The columns in this spreadsheet are:

  • P-Value This is the full-model-vs-reduced-model p-value.

  • -log10(P-Value) The negative log (based 10) of the above p-value.

  • For each of the following terms:

    • the intercept (term 0)
    • each additional covariate you have specified (if any)
    • each interaction covariate
    • the predictor itself, and
    • each interaction term,

    the following values are output from the full-model regression:

    • The beta coefficient for this term (called Beta #, Beta pred, or Interaction # Beta), and
    • The standard error associated with this coefficient. (The standard error value is called Beta # SE, Beta pred SE, or Interaction # Beta SE.)

    Note

    The standard error corresponding to \beta_m at locus k is computed from the full-model regression itself, which is, using the notation in Optimization when Gene-Environment Interaction Terms Are Included,

    B^{-1}y = B^{-1}X_c \beta_{kc} + B^{-1}X_i \beta_{ki} + B^{-1}X_k \beta_{kp} + B^{-1}X_{ip} \beta_{ip} + \epsilon.

    This standard error is

    se_k = \sqrt{\frac{RSS_{Reg}}{(n - p) RSS_{km}}},

    where RSS_{Reg} is the RSS value from the regression (\epsilon'\epsilon), n is the number of samples, p is the total number of terms in the full model (as explained above), and RSS_{km} is the m+1st diagonal element of

    (X_{Fk}' X_{Fk})^+,

    where A^+ denotes the generalized inverse of any matrix A, and X_{Fk} denotes the matrix whose columns are the full-model fixed-effect terms explained above, pre-multiplied by B^{-1}–that is,

    X_{Fk} = B^{-1}[X_c X_i X_k X_{ip}].

  • Any additional p-value outputs you have selected (see Additional Outputs).

  • Proportion of Variance Explained: This column contains the proportion of variance explained by the effects of this marker. Using the notation of Further Optimization When Covariates Are Present, this proportion of variance explained pve will be

    pve = \frac{mrss_{h0} - mrss_k}{mrss_{h0}} .

  • The actual sample size and any genotype statistic outputs (see Additional Outputs).

The following will be output to the node change log of this spreadsheet:

  • The pseudo-heritability ph, which is

    ph &= \hat{\sigma^2_g} / Var(y) \\
   &= \hat{\sigma^2_g} / (\hat{\sigma^2_g} + \hat{\sigma^2_e}) \\
   &= 1 / (1 + \hat{\delta}).

  • The variance and standard error of the pseudo-heritability Var(h^2) and SE(h^2) = \sqrt{Var(h^2)}, see Estimating the Variance of Heritability for the formula.

  • The genetic component of variance Vg (\hat{\sigma^2_g}).

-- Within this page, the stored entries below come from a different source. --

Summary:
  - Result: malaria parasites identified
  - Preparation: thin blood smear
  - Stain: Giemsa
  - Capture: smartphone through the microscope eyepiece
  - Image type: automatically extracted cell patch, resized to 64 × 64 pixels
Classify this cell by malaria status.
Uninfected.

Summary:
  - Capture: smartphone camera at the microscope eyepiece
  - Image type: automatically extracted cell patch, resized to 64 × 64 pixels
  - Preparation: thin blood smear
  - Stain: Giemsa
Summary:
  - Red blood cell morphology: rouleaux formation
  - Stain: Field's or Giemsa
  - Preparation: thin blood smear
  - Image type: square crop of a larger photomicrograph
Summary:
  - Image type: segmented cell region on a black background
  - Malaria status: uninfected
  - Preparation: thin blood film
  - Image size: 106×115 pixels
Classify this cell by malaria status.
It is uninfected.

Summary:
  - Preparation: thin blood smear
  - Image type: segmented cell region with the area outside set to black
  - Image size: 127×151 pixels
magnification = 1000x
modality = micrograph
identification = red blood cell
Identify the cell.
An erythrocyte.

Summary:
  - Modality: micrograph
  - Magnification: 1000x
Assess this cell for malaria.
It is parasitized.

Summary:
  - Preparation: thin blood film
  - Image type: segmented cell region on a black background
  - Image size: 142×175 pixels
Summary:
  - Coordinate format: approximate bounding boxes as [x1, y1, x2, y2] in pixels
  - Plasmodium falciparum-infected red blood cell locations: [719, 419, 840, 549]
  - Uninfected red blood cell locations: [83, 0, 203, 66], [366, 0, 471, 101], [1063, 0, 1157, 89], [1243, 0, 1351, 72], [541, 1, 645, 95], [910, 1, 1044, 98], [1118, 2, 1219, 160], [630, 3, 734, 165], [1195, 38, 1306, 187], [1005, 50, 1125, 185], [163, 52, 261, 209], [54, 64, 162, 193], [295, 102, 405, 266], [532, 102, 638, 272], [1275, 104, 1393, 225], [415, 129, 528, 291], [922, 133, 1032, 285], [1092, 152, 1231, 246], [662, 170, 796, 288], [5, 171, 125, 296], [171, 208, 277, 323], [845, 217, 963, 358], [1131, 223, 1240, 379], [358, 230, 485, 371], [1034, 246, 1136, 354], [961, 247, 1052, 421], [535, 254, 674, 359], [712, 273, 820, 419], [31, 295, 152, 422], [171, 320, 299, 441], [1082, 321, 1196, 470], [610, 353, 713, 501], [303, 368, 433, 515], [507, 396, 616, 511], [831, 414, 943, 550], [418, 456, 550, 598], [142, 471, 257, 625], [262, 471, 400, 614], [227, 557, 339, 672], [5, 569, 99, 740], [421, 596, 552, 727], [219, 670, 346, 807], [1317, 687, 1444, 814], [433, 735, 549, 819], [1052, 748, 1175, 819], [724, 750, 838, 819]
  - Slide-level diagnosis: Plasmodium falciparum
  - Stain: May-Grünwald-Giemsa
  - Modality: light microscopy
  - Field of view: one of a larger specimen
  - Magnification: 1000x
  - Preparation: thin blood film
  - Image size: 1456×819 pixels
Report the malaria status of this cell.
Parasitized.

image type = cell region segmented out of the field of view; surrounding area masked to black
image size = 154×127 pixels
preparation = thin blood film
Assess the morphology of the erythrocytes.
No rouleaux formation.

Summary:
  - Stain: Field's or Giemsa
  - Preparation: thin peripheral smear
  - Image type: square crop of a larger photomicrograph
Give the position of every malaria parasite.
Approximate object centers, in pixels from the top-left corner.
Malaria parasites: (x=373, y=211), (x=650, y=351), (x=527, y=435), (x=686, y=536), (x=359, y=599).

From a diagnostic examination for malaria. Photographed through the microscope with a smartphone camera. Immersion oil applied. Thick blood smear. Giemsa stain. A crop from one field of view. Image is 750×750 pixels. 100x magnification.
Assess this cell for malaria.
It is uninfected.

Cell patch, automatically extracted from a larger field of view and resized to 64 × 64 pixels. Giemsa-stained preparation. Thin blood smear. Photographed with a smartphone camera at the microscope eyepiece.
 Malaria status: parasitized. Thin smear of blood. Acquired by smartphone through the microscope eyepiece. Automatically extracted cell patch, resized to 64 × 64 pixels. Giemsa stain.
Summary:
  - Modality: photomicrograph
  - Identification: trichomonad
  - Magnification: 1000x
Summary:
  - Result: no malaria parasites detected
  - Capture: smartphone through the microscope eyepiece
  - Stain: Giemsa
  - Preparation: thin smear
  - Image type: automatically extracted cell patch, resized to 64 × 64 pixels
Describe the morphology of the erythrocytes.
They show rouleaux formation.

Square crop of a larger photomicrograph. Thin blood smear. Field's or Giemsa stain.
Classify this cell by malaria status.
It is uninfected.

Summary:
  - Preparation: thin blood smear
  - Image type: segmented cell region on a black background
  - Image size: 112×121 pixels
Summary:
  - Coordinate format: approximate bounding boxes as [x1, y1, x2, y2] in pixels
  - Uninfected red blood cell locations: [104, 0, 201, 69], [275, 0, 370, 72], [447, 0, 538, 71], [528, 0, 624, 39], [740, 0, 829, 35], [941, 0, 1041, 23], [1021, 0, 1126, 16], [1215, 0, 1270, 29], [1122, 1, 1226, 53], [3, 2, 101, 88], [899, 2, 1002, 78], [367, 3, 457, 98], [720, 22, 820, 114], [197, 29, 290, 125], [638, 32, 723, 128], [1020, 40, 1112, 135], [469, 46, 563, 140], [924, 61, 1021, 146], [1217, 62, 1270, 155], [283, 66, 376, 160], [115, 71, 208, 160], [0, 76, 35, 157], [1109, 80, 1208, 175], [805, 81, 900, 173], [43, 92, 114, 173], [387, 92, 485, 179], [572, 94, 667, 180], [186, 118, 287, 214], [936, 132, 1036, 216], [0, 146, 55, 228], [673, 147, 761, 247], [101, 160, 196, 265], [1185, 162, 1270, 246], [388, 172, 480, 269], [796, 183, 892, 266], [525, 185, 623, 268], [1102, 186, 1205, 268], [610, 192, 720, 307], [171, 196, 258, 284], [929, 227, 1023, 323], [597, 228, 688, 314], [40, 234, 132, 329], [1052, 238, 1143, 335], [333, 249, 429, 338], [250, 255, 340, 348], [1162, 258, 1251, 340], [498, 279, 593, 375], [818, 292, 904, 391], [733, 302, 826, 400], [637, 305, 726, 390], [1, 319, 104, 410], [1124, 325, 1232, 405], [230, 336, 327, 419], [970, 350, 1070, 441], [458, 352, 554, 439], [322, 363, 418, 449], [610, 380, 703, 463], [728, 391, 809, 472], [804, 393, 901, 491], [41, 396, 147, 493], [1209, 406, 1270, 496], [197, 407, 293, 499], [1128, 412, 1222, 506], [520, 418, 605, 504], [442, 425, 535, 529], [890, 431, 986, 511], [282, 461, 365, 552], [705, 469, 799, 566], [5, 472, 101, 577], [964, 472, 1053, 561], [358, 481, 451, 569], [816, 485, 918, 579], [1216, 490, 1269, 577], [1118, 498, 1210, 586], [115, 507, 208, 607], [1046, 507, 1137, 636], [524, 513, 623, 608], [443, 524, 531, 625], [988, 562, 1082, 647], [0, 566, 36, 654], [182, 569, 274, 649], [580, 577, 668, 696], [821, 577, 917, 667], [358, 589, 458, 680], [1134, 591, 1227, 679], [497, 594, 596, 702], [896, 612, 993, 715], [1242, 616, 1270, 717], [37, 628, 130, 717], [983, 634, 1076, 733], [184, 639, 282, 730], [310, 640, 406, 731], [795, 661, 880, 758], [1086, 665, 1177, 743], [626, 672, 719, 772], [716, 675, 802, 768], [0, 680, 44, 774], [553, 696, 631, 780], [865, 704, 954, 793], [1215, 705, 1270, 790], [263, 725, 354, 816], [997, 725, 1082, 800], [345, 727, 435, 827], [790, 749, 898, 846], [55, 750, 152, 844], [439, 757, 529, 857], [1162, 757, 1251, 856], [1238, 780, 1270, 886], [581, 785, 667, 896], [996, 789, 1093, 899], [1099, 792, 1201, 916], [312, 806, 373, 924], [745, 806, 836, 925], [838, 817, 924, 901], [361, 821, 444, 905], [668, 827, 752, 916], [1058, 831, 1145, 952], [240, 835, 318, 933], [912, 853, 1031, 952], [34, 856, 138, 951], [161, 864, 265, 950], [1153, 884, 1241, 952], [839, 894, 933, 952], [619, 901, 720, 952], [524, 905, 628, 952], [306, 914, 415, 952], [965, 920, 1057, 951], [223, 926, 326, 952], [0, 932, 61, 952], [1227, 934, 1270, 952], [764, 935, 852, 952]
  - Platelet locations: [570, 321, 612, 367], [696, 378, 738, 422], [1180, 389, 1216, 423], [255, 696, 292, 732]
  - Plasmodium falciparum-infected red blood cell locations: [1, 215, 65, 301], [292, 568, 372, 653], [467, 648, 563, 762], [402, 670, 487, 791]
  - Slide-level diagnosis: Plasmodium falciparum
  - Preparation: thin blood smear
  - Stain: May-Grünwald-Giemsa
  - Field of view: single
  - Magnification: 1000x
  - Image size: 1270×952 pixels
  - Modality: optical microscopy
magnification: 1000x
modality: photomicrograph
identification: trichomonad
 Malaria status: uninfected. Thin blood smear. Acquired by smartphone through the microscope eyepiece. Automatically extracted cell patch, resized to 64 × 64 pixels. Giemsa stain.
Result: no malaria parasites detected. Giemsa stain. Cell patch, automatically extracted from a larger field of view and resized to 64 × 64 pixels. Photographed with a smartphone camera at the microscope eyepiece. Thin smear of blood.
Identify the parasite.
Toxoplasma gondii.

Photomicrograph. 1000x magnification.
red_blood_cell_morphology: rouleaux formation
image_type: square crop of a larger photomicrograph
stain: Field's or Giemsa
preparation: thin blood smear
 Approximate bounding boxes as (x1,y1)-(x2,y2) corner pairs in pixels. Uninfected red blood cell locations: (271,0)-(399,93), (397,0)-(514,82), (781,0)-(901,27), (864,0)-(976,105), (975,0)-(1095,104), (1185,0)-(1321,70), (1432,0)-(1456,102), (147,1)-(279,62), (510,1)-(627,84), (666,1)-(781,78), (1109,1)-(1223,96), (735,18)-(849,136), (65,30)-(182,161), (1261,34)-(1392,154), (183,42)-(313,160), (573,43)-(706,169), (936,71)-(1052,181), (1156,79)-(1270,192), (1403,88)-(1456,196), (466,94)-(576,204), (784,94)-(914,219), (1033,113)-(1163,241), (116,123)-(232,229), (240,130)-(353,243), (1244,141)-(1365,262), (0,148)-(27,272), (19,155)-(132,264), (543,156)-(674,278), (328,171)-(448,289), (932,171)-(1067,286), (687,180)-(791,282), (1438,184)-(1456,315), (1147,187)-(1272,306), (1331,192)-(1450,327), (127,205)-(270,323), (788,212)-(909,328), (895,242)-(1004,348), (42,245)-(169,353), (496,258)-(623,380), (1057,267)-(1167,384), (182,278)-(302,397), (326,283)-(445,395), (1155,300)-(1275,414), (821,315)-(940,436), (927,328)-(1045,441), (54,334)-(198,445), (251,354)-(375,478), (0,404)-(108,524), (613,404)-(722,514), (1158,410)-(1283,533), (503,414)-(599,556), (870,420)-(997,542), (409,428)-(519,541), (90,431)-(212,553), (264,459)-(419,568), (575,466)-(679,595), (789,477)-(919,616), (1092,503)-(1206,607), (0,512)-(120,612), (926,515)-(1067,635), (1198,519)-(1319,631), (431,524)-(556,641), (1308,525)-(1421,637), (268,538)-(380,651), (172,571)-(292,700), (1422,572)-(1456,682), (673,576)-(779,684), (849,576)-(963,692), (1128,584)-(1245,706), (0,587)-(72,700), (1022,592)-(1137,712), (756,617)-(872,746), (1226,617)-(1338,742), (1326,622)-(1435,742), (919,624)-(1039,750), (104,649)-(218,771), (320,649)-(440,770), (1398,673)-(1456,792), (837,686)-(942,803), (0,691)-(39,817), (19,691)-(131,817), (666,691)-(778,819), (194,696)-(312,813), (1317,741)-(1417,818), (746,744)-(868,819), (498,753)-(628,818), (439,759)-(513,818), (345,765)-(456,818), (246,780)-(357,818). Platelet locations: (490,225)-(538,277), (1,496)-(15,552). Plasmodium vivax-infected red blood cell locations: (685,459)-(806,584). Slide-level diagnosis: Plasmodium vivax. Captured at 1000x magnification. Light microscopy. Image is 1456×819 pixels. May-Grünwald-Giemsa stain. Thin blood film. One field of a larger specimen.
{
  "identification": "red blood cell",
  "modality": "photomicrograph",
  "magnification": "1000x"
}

  • The error component of variance Ve (\hat{\sigma^2_e}).

  • Two final outputs also appear in the node change log, namely

    • Proportion of genetic variance, and
    • Prop. explained by fixed covariates.

    These are calculated as

    pg = ph \frac{rss_0}{rss_{ref}}

    and

    p_{fixed} = 1 - \frac{rss_0}{rss_{ref}} ,

    where rss_0 is the (actual) Root Sum of Squares (RSS) value for the model consisting of the intercept and all covariates (including any additional covariates and including the interaction covariate(s), but no predictor and no interaction terms) as fixed effects, and rss_{ref} is a reference RSS, which is the (actual) Root Sum of Squares computed from a model containing only the intercept as a fixed effect. The reference RSS may be written as

    rss_{ref} = \sum_i (y_i - \hat{\beta}_{null})^2,

    where the \hat{\beta}_{null} results from using the EMMA technique to solve the null model equation

    y_i =\beta_{null} + u_i + \epsilon_i.

    (See The EMMAX Approximations and Technique.)